▸ Data
+--

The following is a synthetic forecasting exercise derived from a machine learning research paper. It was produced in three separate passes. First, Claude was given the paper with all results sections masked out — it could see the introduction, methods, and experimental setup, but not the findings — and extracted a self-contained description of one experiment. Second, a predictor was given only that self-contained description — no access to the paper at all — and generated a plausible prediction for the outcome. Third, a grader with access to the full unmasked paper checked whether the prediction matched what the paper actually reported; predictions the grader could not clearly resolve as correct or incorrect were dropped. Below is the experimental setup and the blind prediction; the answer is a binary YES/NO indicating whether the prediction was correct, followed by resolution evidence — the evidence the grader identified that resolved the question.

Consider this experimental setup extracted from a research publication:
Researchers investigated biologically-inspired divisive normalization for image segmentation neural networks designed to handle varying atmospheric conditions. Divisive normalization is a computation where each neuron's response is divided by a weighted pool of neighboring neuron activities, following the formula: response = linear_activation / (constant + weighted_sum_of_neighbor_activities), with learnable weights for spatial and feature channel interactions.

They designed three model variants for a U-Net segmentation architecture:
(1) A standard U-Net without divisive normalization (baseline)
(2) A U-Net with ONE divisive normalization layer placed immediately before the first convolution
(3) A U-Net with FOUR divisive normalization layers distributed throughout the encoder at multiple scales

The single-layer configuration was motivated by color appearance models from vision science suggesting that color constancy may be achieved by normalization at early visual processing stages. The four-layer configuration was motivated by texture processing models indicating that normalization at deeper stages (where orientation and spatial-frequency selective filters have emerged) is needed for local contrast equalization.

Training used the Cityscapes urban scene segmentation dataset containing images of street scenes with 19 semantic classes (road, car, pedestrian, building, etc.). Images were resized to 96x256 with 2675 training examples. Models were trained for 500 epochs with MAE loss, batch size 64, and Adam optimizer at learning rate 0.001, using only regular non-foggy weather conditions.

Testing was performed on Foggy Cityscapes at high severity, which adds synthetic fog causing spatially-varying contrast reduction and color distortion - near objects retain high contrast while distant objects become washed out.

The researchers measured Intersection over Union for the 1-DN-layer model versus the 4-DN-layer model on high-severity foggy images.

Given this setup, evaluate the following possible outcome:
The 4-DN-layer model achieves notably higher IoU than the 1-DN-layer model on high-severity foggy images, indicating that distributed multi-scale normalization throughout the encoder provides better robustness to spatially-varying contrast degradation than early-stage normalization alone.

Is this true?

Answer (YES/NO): YES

+--

▸ Task directions
Write out the records again so that each line matches the original exactly.

▸ Answer for the task
The following is a synthetic forecasting exercise derived from a machine learning research paper. It was produced in three separate passes. First, Claude was given the paper with all results sections masked out — it could see the introduction, methods, and experimental setup, but not the findings — and extracted a self-contained description of one experiment. Second, a predictor was given only that self-contained description — no access to the paper at all — and generated a plausible prediction for the outcome. Third, a grader with access to the full unmasked paper checked whether the prediction matched what the paper actually reported; predictions the grader could not clearly resolve as correct or incorrect were dropped. Below is the experimental setup and the blind prediction; the answer is a binary YES/NO indicating whether the prediction was correct, followed by resolution evidence — the evidence the grader identified that resolved the question.

Consider this experimental setup extracted from a research publication:
Researchers investigated biologically-inspired divisive normalization for image segmentation neural networks designed to handle varying atmospheric conditions. Divisive normalization is a computation where each neuron's response is divided by a weighted pool of neighboring neuron activities, following the formula: response = linear_activation / (constant + weighted_sum_of_neighbor_activities), with learnable weights for spatial and feature channel interactions.

They designed three model variants for a U-Net segmentation architecture:
(1) A standard U-Net without divisive normalization (baseline)
(2) A U-Net with ONE divisive normalization layer placed immediately before the first convolution
(3) A U-Net with FOUR divisive normalization layers distributed throughout the encoder at multiple scales

The single-layer configuration was motivated by color appearance models from vision science suggesting that color constancy may be achieved by normalization at early visual processing stages. The four-layer configuration was motivated by texture processing models indicating that normalization at deeper stages (where orientation and spatial-frequency selective filters have emerged) is needed for local contrast equalization.

Training used the Cityscapes urban scene segmentation dataset containing images of street scenes with 19 semantic classes (road, car, pedestrian, building, etc.). Images were resized to 96x256 with 2675 training examples. Models were trained for 500 epochs with MAE loss, batch size 64, and Adam optimizer at learning rate 0.001, using only regular non-foggy weather conditions.

Testing was performed on Foggy Cityscapes at high severity, which adds synthetic fog causing spatially-varying contrast reduction and color distortion - near objects retain high contrast while distant objects become washed out.

The researchers measured Intersection over Union for the 1-DN-layer model versus the 4-DN-layer model on high-severity foggy images.

Given this setup, evaluate the following possible outcome:
The 4-DN-layer model achieves notably higher IoU than the 1-DN-layer model on high-severity foggy images, indicating that distributed multi-scale normalization throughout the encoder provides better robustness to spatially-varying contrast degradation than early-stage normalization alone.

Is this true?

Answer (YES/NO): YES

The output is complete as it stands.